[摘? 要] 裴铏《蔣武傳》整合了流傳于巴蜀荊楚等地區的“巴蛇吞象”“玃猿盜婦”“黃獸食虎”等故事,在重構的過程中又融入了猩猩、紅象牙等諸多嶺南風物,呈現出跨地域雜糅的情態。裴铏有此類創作,或與其長期隨仕曾節度西川、荊南、淮南等地區的高駢相關。裴铏的創作雖為投高駢所好,但亦折射出其時各區域文化交融的歷史情態。
[關鍵詞] 《蔣武傳》? 巴蛇吞象? 玃猿盜婦? 黃獸食虎? 整合? 重構
[中圖分類號] I106? ? ? ? [文獻標識碼] A? ? ? ? [文章編號] 2097-2881(2024)01-0003-06
唐人裴铏著有傳奇《蔣武傳》,該篇以嶺南為背景,講述了循州河源人蔣武勇猛有力,長于射獵,每搭弓射箭,即可中熊羆虎豹之心。因箭術高超,蔣武遇到了奇異之事:某日,一白象負猩猩至蔣武家,猩猩告訴蔣武,其因能言故受白象委托特來求助。猩猩言山南二百余里的大巖穴中有長數百尺的巴蛇,凡大象經過,皆遭巴蛇吞噬,象群對此束手無策,希望善射的蔣武能以毒箭射殺巴蛇,若得償所愿,必報大恩。蔣武有感于大象的遭遇,遂攜帶毒箭與猩猩及大象一同前往蛇穴,并成功射殺巴蛇。蔣武窺見蛇穴之側,“象骨與牙,其積如山”。象群為感恩蔣武,于是“有十象,以長鼻各卷其紅牙一枝,跪獻于武。武受之,猩猩亦辭而去。遂以前象負其牙而歸,武乃大有資產”[1]。
一、 關于“巴蛇吞象” 及“骨牙如山”
《蔣武傳》言嶺南有巴蛇吞食諸多大象,其中巴蛇或為蟒蛇。元稹《巴蛇》三首并序言“巴之蛇百類,其大,蟒”。白居易《送客春游嶺南二十韻》言“云煙蟒蛇氣,刀劍鱷魚鱗”。《初學記》言“爾雅曰:南方之美者,有梁山之犀象焉。說文曰:象長鼻牙,南越之大獸”[2],嶺南雖多象,然文獻記載嶺南地區蟒蛇所吞食的多為人和鹿:
晉人干寶《搜神記》:元嘉中,廣州有三人共入山中伐木,忽見石窠中有三卵,大如升,便取煮之。湯始熱,便聞林中如風雨聲。須臾,有一蛇大十圍,長四五丈,逕來,于湯中銜卵而去。三人無幾皆死。[3]

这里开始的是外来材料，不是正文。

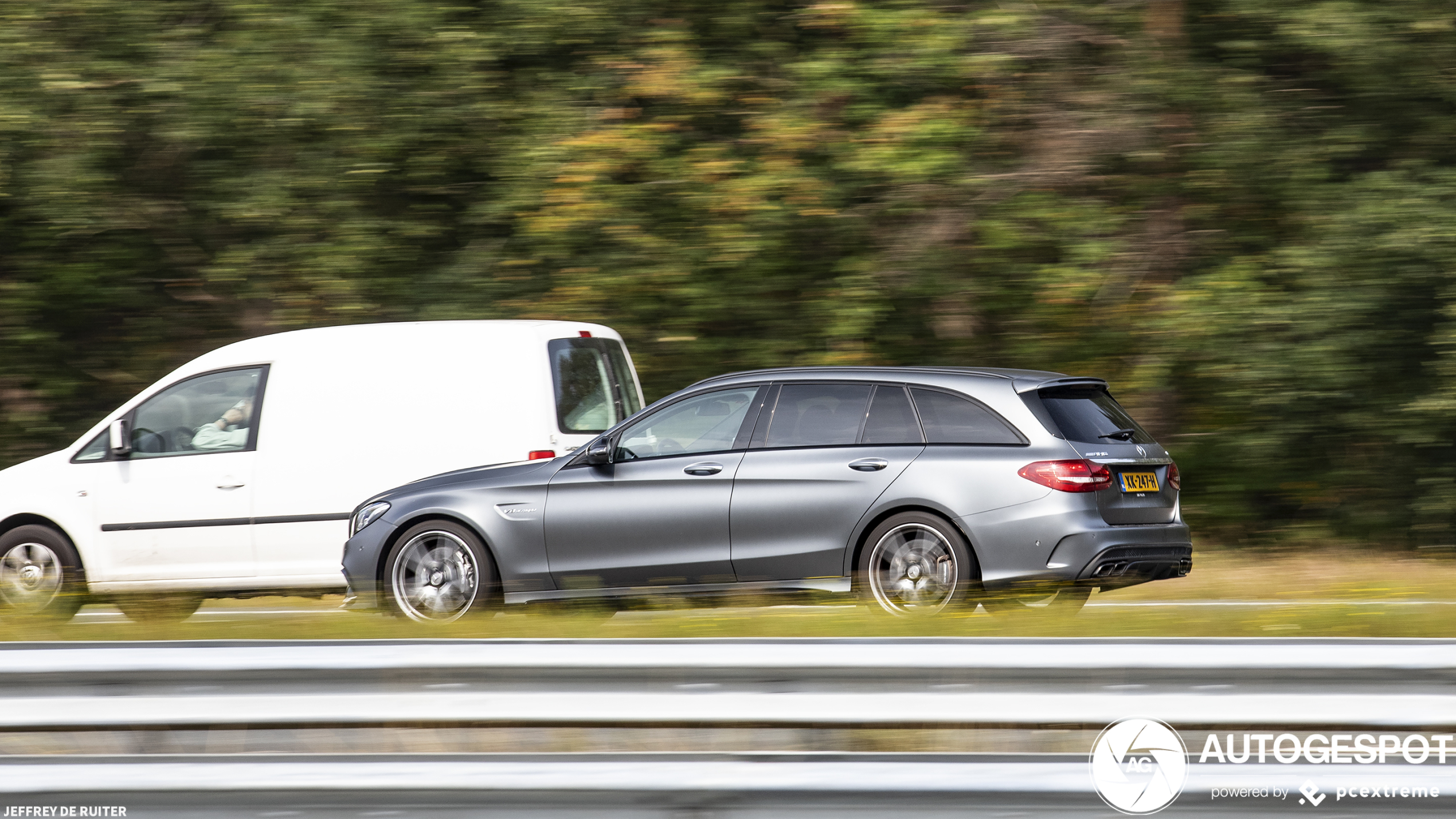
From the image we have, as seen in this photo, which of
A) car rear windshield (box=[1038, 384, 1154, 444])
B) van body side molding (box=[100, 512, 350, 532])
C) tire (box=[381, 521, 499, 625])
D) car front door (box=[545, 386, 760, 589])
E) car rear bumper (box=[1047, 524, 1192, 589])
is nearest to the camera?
car rear bumper (box=[1047, 524, 1192, 589])

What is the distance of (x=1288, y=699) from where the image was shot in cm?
375

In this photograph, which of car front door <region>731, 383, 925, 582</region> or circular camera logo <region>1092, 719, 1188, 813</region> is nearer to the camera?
circular camera logo <region>1092, 719, 1188, 813</region>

南朝裴淵《廣州記》:晉興郡蚺蛇嶺,去路側五六里,忽有一物,大百圍,長數十丈。行者過視則往而不返。積年如此,失人甚多。董奉從交州出,由此嶠見之,大驚,云:“此蛇也。”住行旅,施符救。經宿往看,蛇已死矣。左右白骨積聚或丘。[4]
唐代劉恂《嶺表錄異》:蚺蛇,大者五六丈,圍四五尺;以次者亦不下三四丈,圍亦稱是……俚人云:“春夏多于山林中,等鹿過則銜之,自尾而吞……及其鹿消,壯俊悅懌,勇健于未食鹿者。”或云:“一年則食一鹿。”[5]

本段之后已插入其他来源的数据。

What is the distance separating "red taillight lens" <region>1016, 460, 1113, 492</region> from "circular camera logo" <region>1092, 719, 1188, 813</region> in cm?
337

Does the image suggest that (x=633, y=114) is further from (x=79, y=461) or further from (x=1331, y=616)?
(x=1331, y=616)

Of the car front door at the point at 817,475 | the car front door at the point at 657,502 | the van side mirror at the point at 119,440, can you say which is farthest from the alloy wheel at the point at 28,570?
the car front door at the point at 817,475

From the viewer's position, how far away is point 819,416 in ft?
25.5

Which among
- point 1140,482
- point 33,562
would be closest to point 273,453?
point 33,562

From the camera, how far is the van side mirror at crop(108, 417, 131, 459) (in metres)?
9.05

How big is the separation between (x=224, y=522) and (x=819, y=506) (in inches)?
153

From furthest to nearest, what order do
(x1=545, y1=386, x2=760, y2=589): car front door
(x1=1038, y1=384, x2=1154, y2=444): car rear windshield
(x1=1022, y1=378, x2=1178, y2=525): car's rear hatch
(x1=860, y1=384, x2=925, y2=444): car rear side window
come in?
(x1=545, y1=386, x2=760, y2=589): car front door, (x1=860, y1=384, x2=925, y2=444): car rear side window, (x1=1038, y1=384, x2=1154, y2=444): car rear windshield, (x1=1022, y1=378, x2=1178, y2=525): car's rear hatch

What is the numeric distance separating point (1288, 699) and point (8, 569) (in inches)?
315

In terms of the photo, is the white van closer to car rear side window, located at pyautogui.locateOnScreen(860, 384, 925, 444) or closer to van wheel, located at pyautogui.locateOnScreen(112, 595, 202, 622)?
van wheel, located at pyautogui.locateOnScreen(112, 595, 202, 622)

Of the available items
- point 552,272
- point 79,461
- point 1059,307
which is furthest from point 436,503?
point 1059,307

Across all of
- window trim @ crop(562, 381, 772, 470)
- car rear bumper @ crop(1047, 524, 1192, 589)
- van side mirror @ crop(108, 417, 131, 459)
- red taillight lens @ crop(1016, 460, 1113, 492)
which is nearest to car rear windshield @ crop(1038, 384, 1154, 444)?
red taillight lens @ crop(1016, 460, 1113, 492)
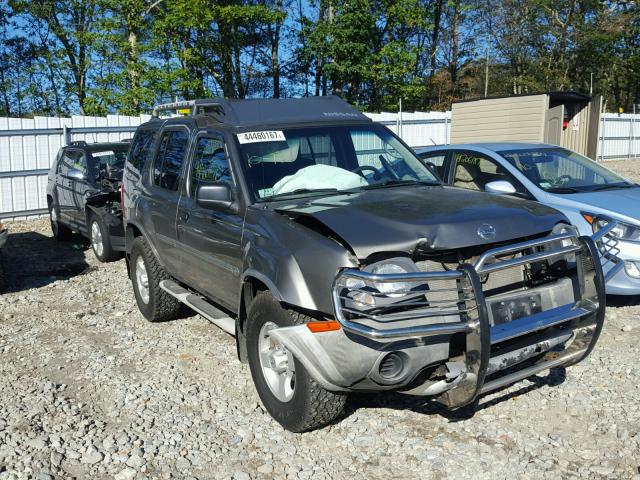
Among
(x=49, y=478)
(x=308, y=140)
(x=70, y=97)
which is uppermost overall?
(x=70, y=97)

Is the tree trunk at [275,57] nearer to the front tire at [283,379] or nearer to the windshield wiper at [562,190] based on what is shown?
the windshield wiper at [562,190]

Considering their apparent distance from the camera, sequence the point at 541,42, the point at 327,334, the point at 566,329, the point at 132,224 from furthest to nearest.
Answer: the point at 541,42 < the point at 132,224 < the point at 566,329 < the point at 327,334

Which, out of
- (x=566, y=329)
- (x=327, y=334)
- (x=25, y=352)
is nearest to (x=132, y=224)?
(x=25, y=352)

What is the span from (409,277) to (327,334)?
0.56 meters

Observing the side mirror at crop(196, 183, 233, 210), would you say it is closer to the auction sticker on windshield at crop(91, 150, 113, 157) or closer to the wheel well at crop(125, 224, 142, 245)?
the wheel well at crop(125, 224, 142, 245)

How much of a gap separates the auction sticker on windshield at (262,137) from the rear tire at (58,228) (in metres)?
7.45

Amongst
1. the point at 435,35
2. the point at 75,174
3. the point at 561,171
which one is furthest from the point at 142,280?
the point at 435,35

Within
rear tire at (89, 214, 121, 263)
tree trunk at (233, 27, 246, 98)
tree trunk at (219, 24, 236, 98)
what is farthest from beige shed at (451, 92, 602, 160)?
tree trunk at (233, 27, 246, 98)

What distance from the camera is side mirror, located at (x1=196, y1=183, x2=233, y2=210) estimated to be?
4461mm

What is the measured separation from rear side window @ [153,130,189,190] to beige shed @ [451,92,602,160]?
440 inches

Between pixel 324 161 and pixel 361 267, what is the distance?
1.68 meters

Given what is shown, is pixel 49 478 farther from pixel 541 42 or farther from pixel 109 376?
pixel 541 42

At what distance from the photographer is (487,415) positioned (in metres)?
4.28

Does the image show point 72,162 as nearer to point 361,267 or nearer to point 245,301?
point 245,301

宋代范成大《桂海虞衡志·志蟲魚》:蚺蛇,大者如柱,長稱之……蛇常出逐鹿食。[6]
宋代周去非《嶺外代答》:蚺蛇,能食獐鹿。人見獐鹿驚逸,必知其為蛇。[7]
明人張燮《東西洋考·蚺蛇》:《水經注》曰交趾山多蚺蛇,長十丈,圍七八尺。常樹上伺鹿,鹿過,低頭繞之。有頃鹿死,先濡令濕,便吞,頭角骨皆鉆皮出。[8]

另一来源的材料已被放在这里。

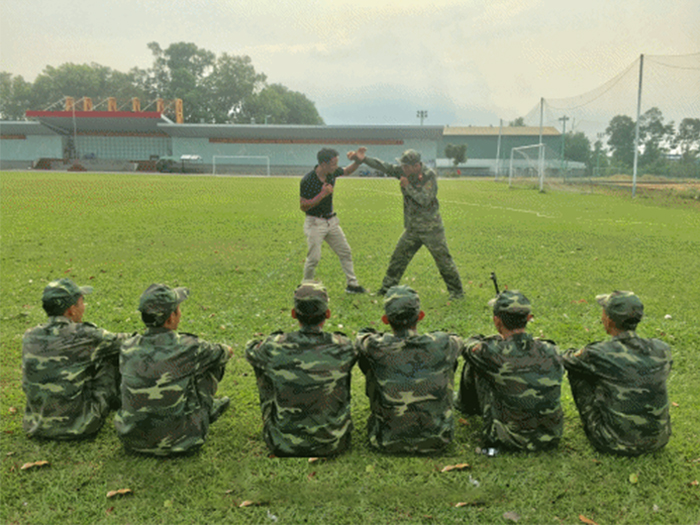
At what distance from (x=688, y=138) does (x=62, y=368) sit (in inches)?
1325

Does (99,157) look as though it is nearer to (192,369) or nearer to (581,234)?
(581,234)

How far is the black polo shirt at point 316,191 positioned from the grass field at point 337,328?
1.34 m

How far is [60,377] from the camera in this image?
4.29m

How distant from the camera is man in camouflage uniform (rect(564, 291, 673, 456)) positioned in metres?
4.05

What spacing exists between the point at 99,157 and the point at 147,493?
3223 inches

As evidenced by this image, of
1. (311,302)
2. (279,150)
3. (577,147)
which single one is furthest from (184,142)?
(311,302)

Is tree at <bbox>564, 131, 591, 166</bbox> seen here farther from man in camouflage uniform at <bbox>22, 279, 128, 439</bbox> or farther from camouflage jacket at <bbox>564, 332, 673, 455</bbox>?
man in camouflage uniform at <bbox>22, 279, 128, 439</bbox>

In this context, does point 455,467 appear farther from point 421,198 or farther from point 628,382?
point 421,198

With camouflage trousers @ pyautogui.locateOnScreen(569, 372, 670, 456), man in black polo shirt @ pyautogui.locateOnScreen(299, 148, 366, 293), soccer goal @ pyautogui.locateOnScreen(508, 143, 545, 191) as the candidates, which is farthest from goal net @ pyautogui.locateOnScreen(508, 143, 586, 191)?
camouflage trousers @ pyautogui.locateOnScreen(569, 372, 670, 456)

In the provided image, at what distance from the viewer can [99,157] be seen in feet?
255

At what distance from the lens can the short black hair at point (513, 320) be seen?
4.20 metres

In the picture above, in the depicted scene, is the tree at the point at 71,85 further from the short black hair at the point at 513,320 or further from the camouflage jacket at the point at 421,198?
the short black hair at the point at 513,320

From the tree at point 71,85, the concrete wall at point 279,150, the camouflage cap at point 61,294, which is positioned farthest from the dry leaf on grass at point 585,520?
the tree at point 71,85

蟒蛇又稱蚺蛇、髯蛇,《居易錄》言蚺蛇“長九十丈者吞蟻,六十丈者吞象,三十丈者吞虎豹”,蟻即赤蟻,《居易錄》又言“赤蟻若象,渾身帶火,力負萬鈞,雜食虎豹虺蛇,遺卵如斗”[9]。嶺南地區多有蟒蛇吞鹿而少見吞食象等大獸①,或是此處蟒蛇身型相對較小的緣故。《蔣武傳》則用生動的筆觸講述了嶺南地區的巴蛇吞象,此或受到流傳于巴蜀荊楚一帶巴蛇吞象故事的影響。
關于巴蛇吞象之本義,學界有多種解讀:一說巴蛇為傳說中的食象蛇,乃巴人的氏族圖騰。該氏族或原為鯀禹等龍蛇圖騰集團的分支,后單獨發展成為部落。巴人開始獨立發展乃是在今丹水流域、商洛一帶,此后大約與楚人南遷相關,巴人遷至大巴山一帶,再后又遷至今四川東部和湖北西部一帶[10]。一說象為舜弟,象是氏族圖騰,象氏族被以蛇為圖騰的三苗氏所滅,此即楚辭所言“一蛇吞象”傳說的緣起,三苗氏為東夷部族的羿所翦滅,即《淮南子》所言羿“斷修蛇于洞庭”[11]。《說文》言“巴,蟲也,或曰食象蛇。象形”,“修蛇”即大蛇。一說巴蛇即巴地之蛇,巴蜀地區自古即有蟒蛇生存,其身長巨大,具備吞食生活于同地區幼象的能力[12]。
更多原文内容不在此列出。